(Data records)
——————

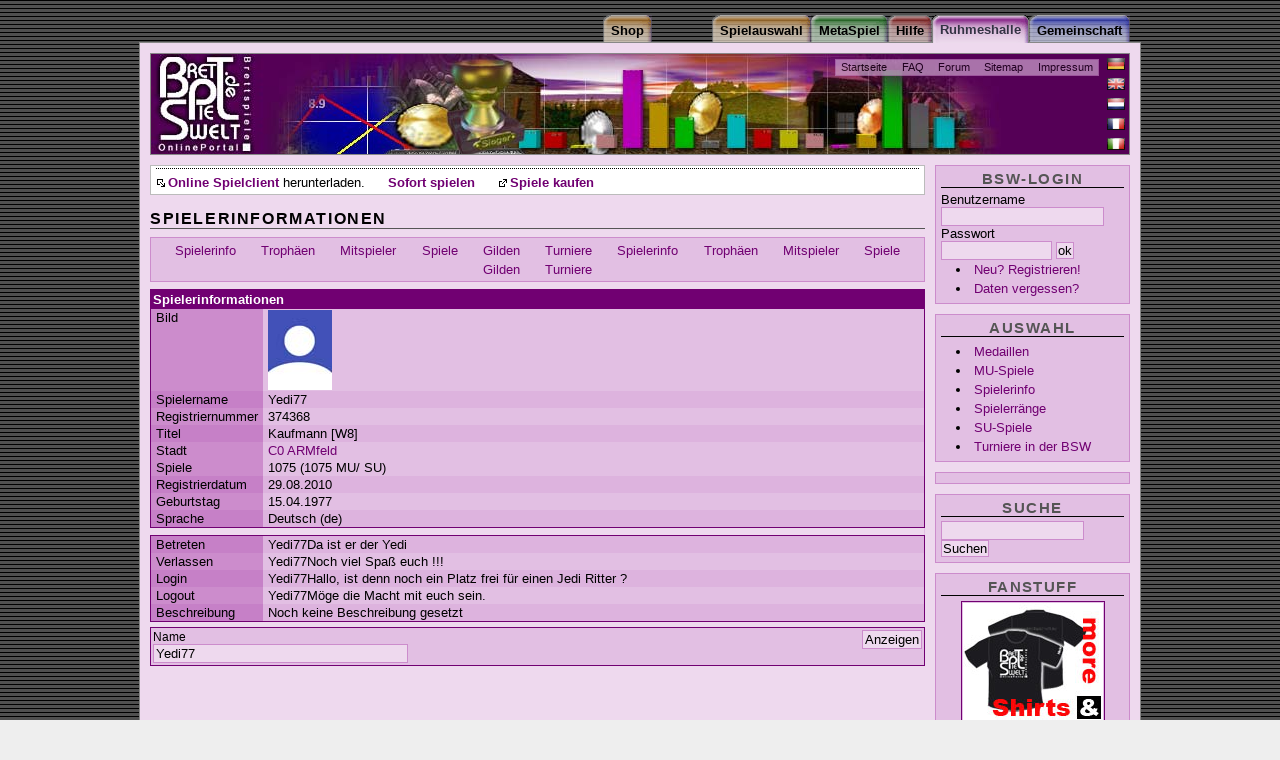

--- FILE ---
content_type: text/css
request_url: https://spz.brettspielwelt.de/css/HallOfFamebase.css
body_size: 159
content:
/* ######################################################################################################
** # "Yet Another Multicolum Layout" (c) by Dirk Jesse (http://www.highresolution.info/webdesign/yaml/) #
** ######################################################################################################
** 
**  Datei       : HallOfFamebase.css
**  Funktion    : Import der allgemeinen und HallOfFame-Stylesheets
**
*/

@import url(base.css);
@import url(basemod.css);
@import url(content.css);
@import url(print.css);
@import url(HallOfFameColors.css);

——————

◆ **Task requirements**
How many of the lines above hold the word "HallOfFamebase"? State that number and nothing else.

◆ **Task response**
2